Copy all lines below that use the word "charset".

(Items listed in a dataset)
######

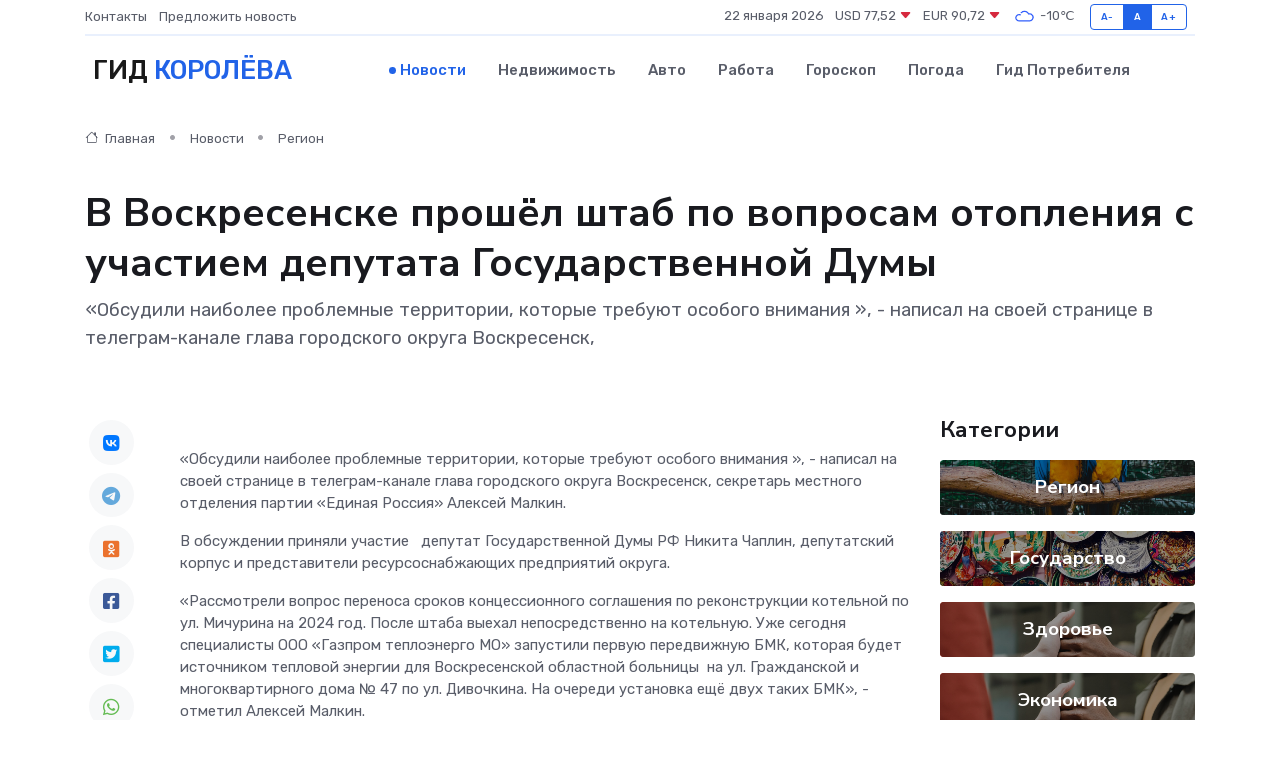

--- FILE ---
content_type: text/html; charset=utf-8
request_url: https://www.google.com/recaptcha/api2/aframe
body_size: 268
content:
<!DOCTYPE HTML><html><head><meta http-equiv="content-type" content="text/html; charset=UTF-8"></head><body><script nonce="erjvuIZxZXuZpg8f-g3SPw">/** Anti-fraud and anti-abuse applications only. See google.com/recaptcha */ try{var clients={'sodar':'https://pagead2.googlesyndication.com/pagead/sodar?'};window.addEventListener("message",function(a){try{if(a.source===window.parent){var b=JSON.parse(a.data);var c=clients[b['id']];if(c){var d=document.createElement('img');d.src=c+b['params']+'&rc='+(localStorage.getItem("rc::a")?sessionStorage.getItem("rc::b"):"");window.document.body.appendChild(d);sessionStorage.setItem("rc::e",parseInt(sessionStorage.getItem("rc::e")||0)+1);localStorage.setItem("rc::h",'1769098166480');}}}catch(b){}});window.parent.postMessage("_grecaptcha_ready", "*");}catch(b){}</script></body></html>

######

Solution
content_type: text/html; charset=utf-8
<!DOCTYPE HTML><html><head><meta http-equiv="content-type" content="text/html; charset=UTF-8"></head><body><script nonce="erjvuIZxZXuZpg8f-g3SPw">/** Anti-fraud and anti-abuse applications only. See google.com/recaptcha */ try{var clients={'sodar':'https://pagead2.googlesyndication.com/pagead/sodar?'};window.addEventListener("message",function(a){try{if(a.source===window.parent){var b=JSON.parse(a.data);var c=clients[b['id']];if(c){var d=document.createElement('img');d.src=c+b['params']+'&rc='+(localStorage.getItem("rc::a")?sessionStorage.getItem("rc::b"):"");window.document.body.appendChild(d);sessionStorage.setItem("rc::e",parseInt(sessionStorage.getItem("rc::e")||0)+1);localStorage.setItem("rc::h",'1769098166480');}}}catch(b){}});window.parent.postMessage("_grecaptcha_ready", "*");}catch(b){}</script></body></html>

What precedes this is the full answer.